Which lines in the material below contain the word "camera"? List each of them in full, matching case exactly.

Exercise input
####################
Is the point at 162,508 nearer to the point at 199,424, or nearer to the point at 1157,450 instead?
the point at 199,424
####################
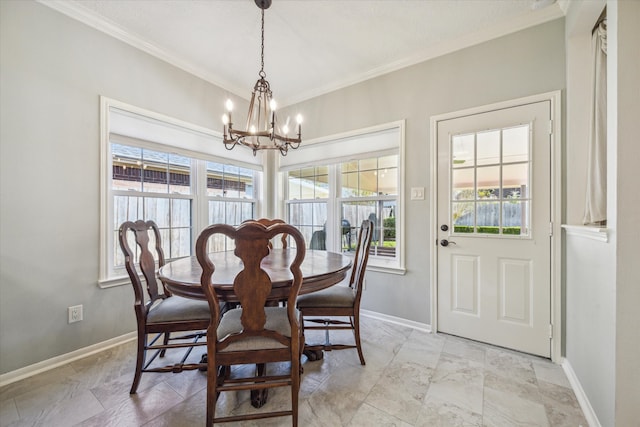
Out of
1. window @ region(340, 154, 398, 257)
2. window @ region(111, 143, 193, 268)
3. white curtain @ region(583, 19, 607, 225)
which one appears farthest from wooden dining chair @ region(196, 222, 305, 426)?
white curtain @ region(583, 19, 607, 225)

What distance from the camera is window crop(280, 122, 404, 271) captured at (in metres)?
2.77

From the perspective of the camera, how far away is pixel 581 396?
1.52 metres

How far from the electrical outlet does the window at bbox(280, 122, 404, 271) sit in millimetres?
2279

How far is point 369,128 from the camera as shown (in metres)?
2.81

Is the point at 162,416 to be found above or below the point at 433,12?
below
####################
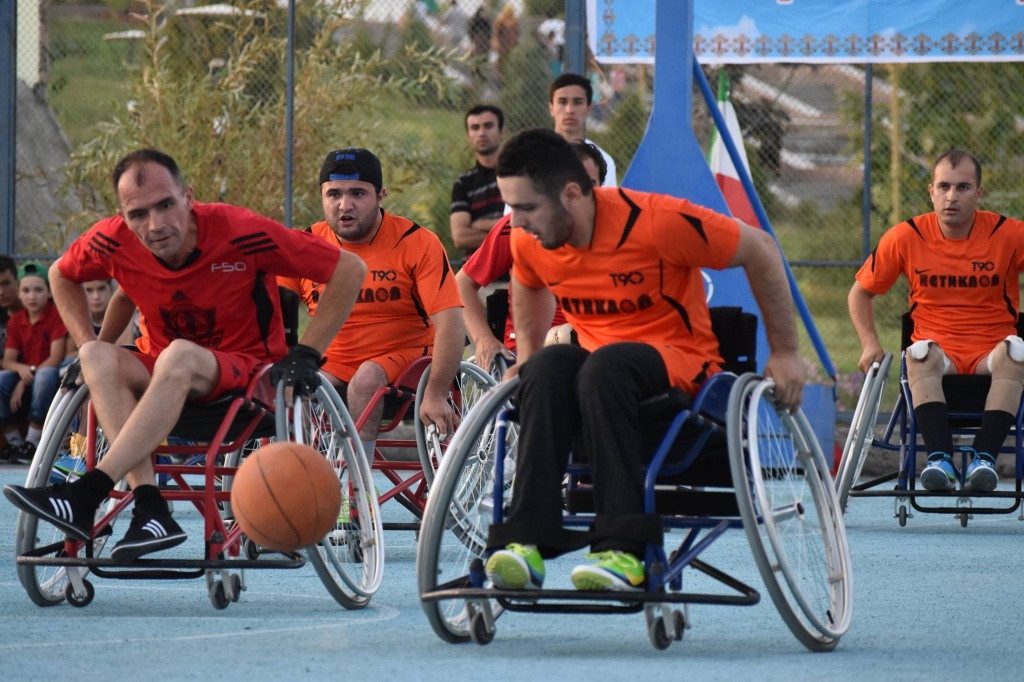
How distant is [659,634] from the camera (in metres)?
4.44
####################
Solution for this exercise
What distance from the camera is window crop(280, 122, 404, 271) captured at (in metres)?
From the perspective of the camera, how far away is pixel 581 396?
How far is point 369,128 from the camera as shown (in metres)?
How distant is [659,634] from the camera (in metres)?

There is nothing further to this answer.